Abstract 378: In Vivo Gene Delivery by Ultrasound Targeted Microbubble Destruction Induces Angiogenesis and Benefits Cardiac Function after a Myocardial Infarction
BACKGROUND: Inducing angiogenesis after a myocardial infarction may salvage hibernating myocardium and improve the engraftment of transplanted or recruited precursor cells. This study evaluated the effect of delivering plasmid DNA to induce angiogenesis and/or precursor cell homing using a novel ultrasound targeted microbubble destruction (UTMD) method after a myocardial infarction (MI).

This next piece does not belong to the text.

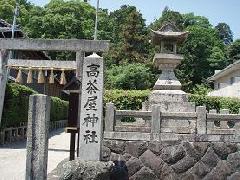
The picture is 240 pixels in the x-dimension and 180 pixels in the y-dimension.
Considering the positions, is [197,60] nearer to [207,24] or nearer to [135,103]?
[207,24]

METHODS: MI was generated by LAD ligation in C57Bl/6 female mice (20–25g). Seven days after MI, plasmids (0.6 mg/kg) containing genes of vascular endothelial growth factor (VEGF), stem cell factor (SCF), or green fluorescent protein (GFP) were incubated for 20 minutes with 25 μl of perflutren lipid microsphere (DEFINITY). The plasmid/microsphere complexes were injected intravenously. The UTMD method was employed (one burst of ultrasound energy every 500 msec of MCE) to release the genes in vivo. Myocardial contrast echocardiography was performed prior to and 14 days after UTMD for evaluation of myocardial perfusion. Western blot and ELISA were used to quantify gene expression, and histological study was used to quantify blood vessel density.
RESULS: Some cardiomyocytes and vascular cells in the anterior region were GFP positive, suggesting successful plasmid transfection. At 14 days after plasmid delivery by UTMD, VEGF protein levels increased significantly at the border area in the VEGF group (p=0.031), and SCF protein levels increased in the SCF group (p=0.04). Myocardial perfusion also increased in both VEGF and SCF groups at 14 days after UTMD (p<0.01, p<0.05, respectively). Histological study demonstrated more vascular structure (Factor VIII positive vessels) in both gene groups (VEGF: 80.8 ± 13.3/0.2mm2, SCF: 63.7± 24.7/0.2mm2, control group: 15.3± 1.2/0.2mm2, p<0.001) than in the GFP group. Cardiac function (%FAC) was better in the SCF group than in the VEGF group or GFP control group (p=0.03).
CONCLUSIONS: UTMD delivered the gene product to the infarcted region after MI, inducing angiogenesis and increasing perfusion. SCF over-expression provided functional benefits in addition to the increase in capillary density. UTMD may be an ideal method to stimulate the engraftment of implanted or recruited stem cells to restore function after MI.